The Fifth Circuit Court of Appeals recently held that a CGL policy did not cover a lawsuit by one employer against another employer for misrepresentations in a letter of recommendation, even though these misrepresentations ultimately led to bodily injury. Preau v. St. Paul Fire & Marine Ins. Co., No. 10–30816 (5th Cir. June 23, 2011).
The insured was a shareholder in Louisiana Anesthesia Associates (“LAA”). LAA fired one of its doctors after he was found to be abusing prescription drugs. When the doctor then sought employment with Kadlec Medical Center (“Kadlec”), the insured wrote a letter of recommendation that omitted the doctor’s drug abuse and firing. Kadlec hired the doctor. The doctor then improperly applied anesthesia to a patient because he was under the influence, leaving the patient in a permanent vegetative state. Kadlec settled with the patient, and then sued LAA and the insured for misrepresentations. A jury awarded $8.2 million to Kadlec.

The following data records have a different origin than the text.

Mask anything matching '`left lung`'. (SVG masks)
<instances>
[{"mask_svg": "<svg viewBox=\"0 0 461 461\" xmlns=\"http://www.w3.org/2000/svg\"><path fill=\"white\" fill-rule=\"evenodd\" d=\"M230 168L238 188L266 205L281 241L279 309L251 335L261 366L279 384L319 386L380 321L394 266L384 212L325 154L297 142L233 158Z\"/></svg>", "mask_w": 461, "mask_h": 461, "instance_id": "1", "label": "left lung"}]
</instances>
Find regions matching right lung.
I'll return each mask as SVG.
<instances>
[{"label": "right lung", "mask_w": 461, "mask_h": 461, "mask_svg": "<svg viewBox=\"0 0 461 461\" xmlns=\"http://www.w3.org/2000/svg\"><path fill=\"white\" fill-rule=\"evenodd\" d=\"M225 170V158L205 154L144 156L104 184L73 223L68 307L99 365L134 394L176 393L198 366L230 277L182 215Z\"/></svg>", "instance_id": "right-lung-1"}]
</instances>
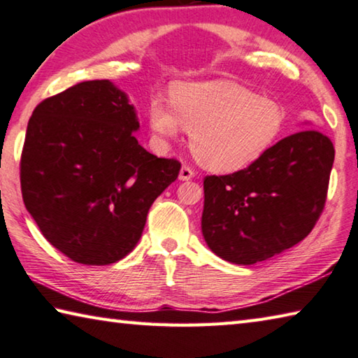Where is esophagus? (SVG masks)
<instances>
[{"label": "esophagus", "mask_w": 358, "mask_h": 358, "mask_svg": "<svg viewBox=\"0 0 358 358\" xmlns=\"http://www.w3.org/2000/svg\"><path fill=\"white\" fill-rule=\"evenodd\" d=\"M194 175H196V172H194L191 167H187V166H183V167H181V171H180V175H178V178H180L181 181H187V180H191V178H194Z\"/></svg>", "instance_id": "obj_1"}]
</instances>
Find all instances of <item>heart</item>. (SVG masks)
Instances as JSON below:
<instances>
[{"label": "heart", "mask_w": 358, "mask_h": 358, "mask_svg": "<svg viewBox=\"0 0 358 358\" xmlns=\"http://www.w3.org/2000/svg\"><path fill=\"white\" fill-rule=\"evenodd\" d=\"M171 101H151V129L164 141L189 131L194 157L213 172L250 167L275 147L286 128V112L276 101L230 80L178 82Z\"/></svg>", "instance_id": "heart-1"}]
</instances>
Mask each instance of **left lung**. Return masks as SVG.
<instances>
[{
  "label": "left lung",
  "mask_w": 358,
  "mask_h": 358,
  "mask_svg": "<svg viewBox=\"0 0 358 358\" xmlns=\"http://www.w3.org/2000/svg\"><path fill=\"white\" fill-rule=\"evenodd\" d=\"M333 159L330 138L305 129L243 171L205 177L202 234L210 250L252 265L300 243L324 210Z\"/></svg>",
  "instance_id": "8db88e82"
}]
</instances>
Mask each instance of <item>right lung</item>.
Wrapping results in <instances>:
<instances>
[{
    "instance_id": "right-lung-1",
    "label": "right lung",
    "mask_w": 358,
    "mask_h": 358,
    "mask_svg": "<svg viewBox=\"0 0 358 358\" xmlns=\"http://www.w3.org/2000/svg\"><path fill=\"white\" fill-rule=\"evenodd\" d=\"M136 108L110 80L77 83L34 108L20 161L22 196L48 243L85 265L123 259L151 203L181 164L148 153Z\"/></svg>"
}]
</instances>
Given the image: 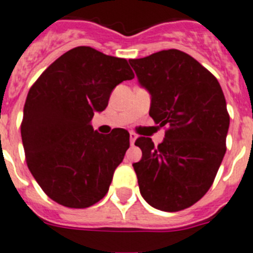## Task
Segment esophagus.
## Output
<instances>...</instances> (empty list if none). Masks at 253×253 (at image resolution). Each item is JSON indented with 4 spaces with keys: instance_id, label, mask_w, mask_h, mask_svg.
<instances>
[{
    "instance_id": "34e87169",
    "label": "esophagus",
    "mask_w": 253,
    "mask_h": 253,
    "mask_svg": "<svg viewBox=\"0 0 253 253\" xmlns=\"http://www.w3.org/2000/svg\"><path fill=\"white\" fill-rule=\"evenodd\" d=\"M136 138H137V135H136L135 132H129V142H131V145H133L136 141Z\"/></svg>"
}]
</instances>
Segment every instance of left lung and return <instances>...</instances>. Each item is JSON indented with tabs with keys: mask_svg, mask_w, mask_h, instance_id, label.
<instances>
[{
	"mask_svg": "<svg viewBox=\"0 0 253 253\" xmlns=\"http://www.w3.org/2000/svg\"><path fill=\"white\" fill-rule=\"evenodd\" d=\"M129 64L151 94L150 116L165 127L158 146L142 136L135 142L142 151L133 164L140 193L154 208L183 211L208 192L226 154V98L217 78L180 50L131 59Z\"/></svg>",
	"mask_w": 253,
	"mask_h": 253,
	"instance_id": "1",
	"label": "left lung"
}]
</instances>
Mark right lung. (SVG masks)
I'll use <instances>...</instances> for the list:
<instances>
[{
  "label": "right lung",
  "instance_id": "add662e5",
  "mask_svg": "<svg viewBox=\"0 0 253 253\" xmlns=\"http://www.w3.org/2000/svg\"><path fill=\"white\" fill-rule=\"evenodd\" d=\"M135 77L126 59L90 46L69 50L31 85L21 137L29 170L45 194L68 208H88L107 194L129 147L124 128L101 135L90 125L117 84Z\"/></svg>",
  "mask_w": 253,
  "mask_h": 253
}]
</instances>
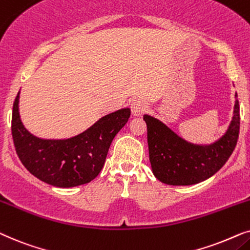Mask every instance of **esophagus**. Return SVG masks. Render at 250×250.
Listing matches in <instances>:
<instances>
[{"label": "esophagus", "instance_id": "obj_1", "mask_svg": "<svg viewBox=\"0 0 250 250\" xmlns=\"http://www.w3.org/2000/svg\"><path fill=\"white\" fill-rule=\"evenodd\" d=\"M148 109L147 104L142 99H136L131 104V112L135 116H141Z\"/></svg>", "mask_w": 250, "mask_h": 250}]
</instances>
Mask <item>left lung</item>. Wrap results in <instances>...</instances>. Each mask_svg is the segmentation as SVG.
<instances>
[{"label": "left lung", "instance_id": "1", "mask_svg": "<svg viewBox=\"0 0 250 250\" xmlns=\"http://www.w3.org/2000/svg\"><path fill=\"white\" fill-rule=\"evenodd\" d=\"M144 121L147 125L149 161L155 177L169 185H193L216 174L233 153L240 131V106L237 98L226 134L207 146L185 142L149 115H144Z\"/></svg>", "mask_w": 250, "mask_h": 250}]
</instances>
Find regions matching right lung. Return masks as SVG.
Instances as JSON below:
<instances>
[{
	"mask_svg": "<svg viewBox=\"0 0 250 250\" xmlns=\"http://www.w3.org/2000/svg\"><path fill=\"white\" fill-rule=\"evenodd\" d=\"M19 94L13 103L11 131L16 152L25 168L40 181L64 188L86 184L97 177L113 138L130 118V109L122 108L103 116L75 137L41 139L22 125Z\"/></svg>",
	"mask_w": 250,
	"mask_h": 250,
	"instance_id": "add662e5",
	"label": "right lung"
}]
</instances>
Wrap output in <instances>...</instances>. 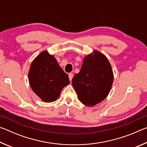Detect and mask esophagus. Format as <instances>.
Returning <instances> with one entry per match:
<instances>
[{"label":"esophagus","mask_w":147,"mask_h":147,"mask_svg":"<svg viewBox=\"0 0 147 147\" xmlns=\"http://www.w3.org/2000/svg\"><path fill=\"white\" fill-rule=\"evenodd\" d=\"M73 74L69 73V80H70L71 82L72 80V79H73Z\"/></svg>","instance_id":"1"}]
</instances>
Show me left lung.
I'll use <instances>...</instances> for the list:
<instances>
[{"instance_id": "8db88e82", "label": "left lung", "mask_w": 147, "mask_h": 147, "mask_svg": "<svg viewBox=\"0 0 147 147\" xmlns=\"http://www.w3.org/2000/svg\"><path fill=\"white\" fill-rule=\"evenodd\" d=\"M113 73L107 57L96 50L84 58L79 73L72 84L78 100L84 105L94 106L104 100L109 93Z\"/></svg>"}]
</instances>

A coverage dispute ensued between the insured and his CGL insurer over the judgment. In the coverage litigation, the district court held that the underlying judgment was for “covered bodily injury.” The insurer appealed, and the Fifth Circuit overturned the district court’s determination. The court found that the insured was not “legally required” to pay damages “for covered bodily injury.” Rather, he was “legally required” to pay Kadlec for the economic injuries it suffered as a result of his misrepresentation. Economic losses, the court noted, are not covered under a CGL policy. The court held that Kadlec’s suit against the insured – and the duty owed by the insured to Kadlec – were distinct from the damages the patient sought from Kadlec for her bodily injuries. “The fact that the amount of the damages that Kadlec sought was directly related to the amount it paid to defend and settle the [patient’s suit] does not mean that [the insured] became legally required to pay for [the patient’s] bodily injury,” said the court.